I guess I thought that the second week of December was a busy week for loyalty. After all, Tibco bought Loyalty Lab and TeleTech bought an 80 percent stake in Peppers and Rogers that week.
But — I was wrong. Last week ushered in news of an even bigger acquisition in the loyalty industry. American Express announced the USD $660 million purchase of Loyalty Partner GmbH. Besides acquiring the loyalty marketing services and capabilities of this loyalty service provider in Europe, the purchase includes the loyalty coalition Payback that currently operates in Germany and Poland.
This move by American Express underscores just how attractive and increasingly competitive the loyalty space is becoming. The “loyalty industry” is no longer just the domain of technology & database vendors. Agencies and the management consulting firms have been marching into this territory for years now. American Express’ purchase just shows that — now — even client loyalty operators see the benefits in leveraging their expertise, technology platforms and resources to create new revenue streams.

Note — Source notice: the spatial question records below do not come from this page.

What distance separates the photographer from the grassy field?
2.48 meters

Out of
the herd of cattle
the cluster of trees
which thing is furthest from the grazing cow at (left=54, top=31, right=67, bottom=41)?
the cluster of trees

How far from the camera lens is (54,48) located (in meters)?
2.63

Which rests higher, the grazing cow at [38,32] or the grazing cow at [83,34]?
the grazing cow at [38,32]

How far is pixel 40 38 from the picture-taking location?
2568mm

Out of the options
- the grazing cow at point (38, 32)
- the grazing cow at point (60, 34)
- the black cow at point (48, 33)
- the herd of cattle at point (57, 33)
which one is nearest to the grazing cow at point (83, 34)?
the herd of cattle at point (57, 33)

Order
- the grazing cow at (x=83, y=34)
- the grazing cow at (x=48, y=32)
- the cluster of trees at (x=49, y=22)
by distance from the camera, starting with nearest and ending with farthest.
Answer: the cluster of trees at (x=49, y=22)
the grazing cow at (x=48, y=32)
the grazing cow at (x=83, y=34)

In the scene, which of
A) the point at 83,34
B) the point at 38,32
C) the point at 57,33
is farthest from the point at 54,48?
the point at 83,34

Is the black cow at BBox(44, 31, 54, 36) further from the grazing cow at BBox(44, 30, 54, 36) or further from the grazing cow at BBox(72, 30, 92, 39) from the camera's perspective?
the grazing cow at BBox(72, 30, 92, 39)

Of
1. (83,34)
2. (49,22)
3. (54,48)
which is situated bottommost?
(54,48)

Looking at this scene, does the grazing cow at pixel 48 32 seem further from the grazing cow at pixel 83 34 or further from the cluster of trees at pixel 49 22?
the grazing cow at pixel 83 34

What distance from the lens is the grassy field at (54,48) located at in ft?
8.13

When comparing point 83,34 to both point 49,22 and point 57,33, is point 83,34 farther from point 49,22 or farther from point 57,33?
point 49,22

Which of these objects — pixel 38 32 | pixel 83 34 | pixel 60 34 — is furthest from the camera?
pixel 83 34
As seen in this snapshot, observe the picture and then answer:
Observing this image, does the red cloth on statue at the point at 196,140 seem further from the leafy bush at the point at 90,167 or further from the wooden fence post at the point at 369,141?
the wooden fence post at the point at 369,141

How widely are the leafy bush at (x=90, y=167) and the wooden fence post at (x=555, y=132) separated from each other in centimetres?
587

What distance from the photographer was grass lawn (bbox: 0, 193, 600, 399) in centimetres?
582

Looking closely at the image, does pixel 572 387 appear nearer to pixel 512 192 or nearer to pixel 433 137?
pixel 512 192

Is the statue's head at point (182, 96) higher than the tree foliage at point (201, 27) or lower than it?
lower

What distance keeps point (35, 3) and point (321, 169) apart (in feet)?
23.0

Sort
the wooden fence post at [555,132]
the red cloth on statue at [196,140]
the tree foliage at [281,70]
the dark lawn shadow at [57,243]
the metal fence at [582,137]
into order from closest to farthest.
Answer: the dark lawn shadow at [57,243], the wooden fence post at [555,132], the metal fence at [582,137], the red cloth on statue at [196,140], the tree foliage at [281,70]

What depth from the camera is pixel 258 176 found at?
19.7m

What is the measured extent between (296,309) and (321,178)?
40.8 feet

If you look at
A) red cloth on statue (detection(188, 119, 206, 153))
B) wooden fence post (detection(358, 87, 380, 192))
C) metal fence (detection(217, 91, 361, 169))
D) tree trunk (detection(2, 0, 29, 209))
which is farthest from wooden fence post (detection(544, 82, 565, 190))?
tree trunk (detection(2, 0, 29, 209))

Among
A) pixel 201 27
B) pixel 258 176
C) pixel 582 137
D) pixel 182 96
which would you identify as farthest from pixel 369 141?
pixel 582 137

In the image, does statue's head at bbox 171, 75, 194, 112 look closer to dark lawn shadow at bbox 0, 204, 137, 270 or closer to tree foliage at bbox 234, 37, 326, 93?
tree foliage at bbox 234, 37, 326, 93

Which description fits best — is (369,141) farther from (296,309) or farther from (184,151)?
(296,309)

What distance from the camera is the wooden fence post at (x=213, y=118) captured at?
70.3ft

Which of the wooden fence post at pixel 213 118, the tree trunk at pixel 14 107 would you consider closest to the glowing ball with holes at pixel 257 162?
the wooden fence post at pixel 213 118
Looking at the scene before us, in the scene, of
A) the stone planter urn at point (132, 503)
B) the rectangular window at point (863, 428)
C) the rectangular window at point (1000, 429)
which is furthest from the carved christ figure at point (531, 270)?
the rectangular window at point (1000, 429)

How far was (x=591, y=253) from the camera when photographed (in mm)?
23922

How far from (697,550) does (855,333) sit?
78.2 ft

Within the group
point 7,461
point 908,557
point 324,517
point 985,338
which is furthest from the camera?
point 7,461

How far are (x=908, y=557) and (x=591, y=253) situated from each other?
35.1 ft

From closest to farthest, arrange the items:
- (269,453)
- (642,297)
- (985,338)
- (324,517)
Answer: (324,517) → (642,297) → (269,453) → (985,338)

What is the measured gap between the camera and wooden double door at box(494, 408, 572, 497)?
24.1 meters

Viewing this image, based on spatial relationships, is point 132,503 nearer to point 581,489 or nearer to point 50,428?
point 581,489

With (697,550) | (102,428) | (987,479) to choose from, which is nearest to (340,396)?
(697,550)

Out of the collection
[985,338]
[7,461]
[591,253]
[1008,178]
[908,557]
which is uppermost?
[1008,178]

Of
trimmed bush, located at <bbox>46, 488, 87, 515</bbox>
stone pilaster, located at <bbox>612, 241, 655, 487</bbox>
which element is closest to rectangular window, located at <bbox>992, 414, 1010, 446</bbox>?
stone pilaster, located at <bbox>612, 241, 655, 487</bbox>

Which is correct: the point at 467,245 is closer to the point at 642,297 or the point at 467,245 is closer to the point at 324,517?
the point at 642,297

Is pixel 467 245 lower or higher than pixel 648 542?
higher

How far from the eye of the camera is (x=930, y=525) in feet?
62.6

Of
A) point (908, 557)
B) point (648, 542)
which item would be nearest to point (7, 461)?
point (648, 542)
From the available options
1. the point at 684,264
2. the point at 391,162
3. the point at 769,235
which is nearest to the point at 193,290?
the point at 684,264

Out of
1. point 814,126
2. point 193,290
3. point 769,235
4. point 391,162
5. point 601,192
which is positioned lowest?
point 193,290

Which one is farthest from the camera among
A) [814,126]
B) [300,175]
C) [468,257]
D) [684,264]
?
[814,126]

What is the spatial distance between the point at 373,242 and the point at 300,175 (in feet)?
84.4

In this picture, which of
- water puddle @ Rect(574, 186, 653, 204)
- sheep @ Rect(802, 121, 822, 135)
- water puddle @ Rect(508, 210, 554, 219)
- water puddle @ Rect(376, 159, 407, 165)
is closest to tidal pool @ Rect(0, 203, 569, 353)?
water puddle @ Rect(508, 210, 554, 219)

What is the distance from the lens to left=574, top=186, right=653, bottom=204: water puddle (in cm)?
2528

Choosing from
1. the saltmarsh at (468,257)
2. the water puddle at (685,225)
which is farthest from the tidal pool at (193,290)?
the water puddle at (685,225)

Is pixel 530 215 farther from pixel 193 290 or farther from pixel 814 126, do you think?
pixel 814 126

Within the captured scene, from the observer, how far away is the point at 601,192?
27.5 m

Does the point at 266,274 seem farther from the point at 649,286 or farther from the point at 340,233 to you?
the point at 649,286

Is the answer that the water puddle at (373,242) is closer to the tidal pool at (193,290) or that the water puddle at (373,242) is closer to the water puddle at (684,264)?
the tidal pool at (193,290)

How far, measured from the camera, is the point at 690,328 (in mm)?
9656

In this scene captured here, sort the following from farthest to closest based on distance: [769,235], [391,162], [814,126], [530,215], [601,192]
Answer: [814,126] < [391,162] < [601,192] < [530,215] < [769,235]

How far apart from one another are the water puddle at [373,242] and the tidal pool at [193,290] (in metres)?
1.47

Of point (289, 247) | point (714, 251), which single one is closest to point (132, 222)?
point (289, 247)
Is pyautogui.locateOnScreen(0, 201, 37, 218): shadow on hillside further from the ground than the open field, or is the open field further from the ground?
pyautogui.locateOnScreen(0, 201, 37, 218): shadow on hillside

More important, this purchase shows just how vital sustainable loyalty strategies are in the financial services sector. American Express and other major card issuers have been pursuing more aggressive partnerships and strategic alliances for the last several years. But by aligning with Loyalty Partners, American Express hopes to gain even more credibility as a potential service provider in the verticals (like retail) that they have limited experience in.
Perhaps most telling of all is that American Express’ purchase of Loyalty Partners and Payback reinforces the power of the coalition model. While American Express has a vibrant network of partners that “play” in the Membership Rewards program, the earn velocity and participation rates in true coalitions — like Payback, AIR MILES and Nectar — still represent the “killer app” of loyalty. I surmise that American Express knows that and wants to further leverage that power in countries where they aren’t already participating in a coalition. Not to mention that this move may open up more card acquisition opportunities among a more diverse consumer group than the typical upscale American Express customer base.
What comes next? Well, clearly American Express is now a new mover-and-shaker to watch. Whereas the expansion march and “great migration” of loyalty coalitions (more here and here) has been underway for a while now, adding a major financial services institution in the mix will further speed the expansion of loyalty programs and coalition strategies into new arenas and new geographies.
As pressure on the payment networks and banking industry continues to mount, we may see other game-changers from the financial services sector as they look to add more value to their merchants and extend new revenue models.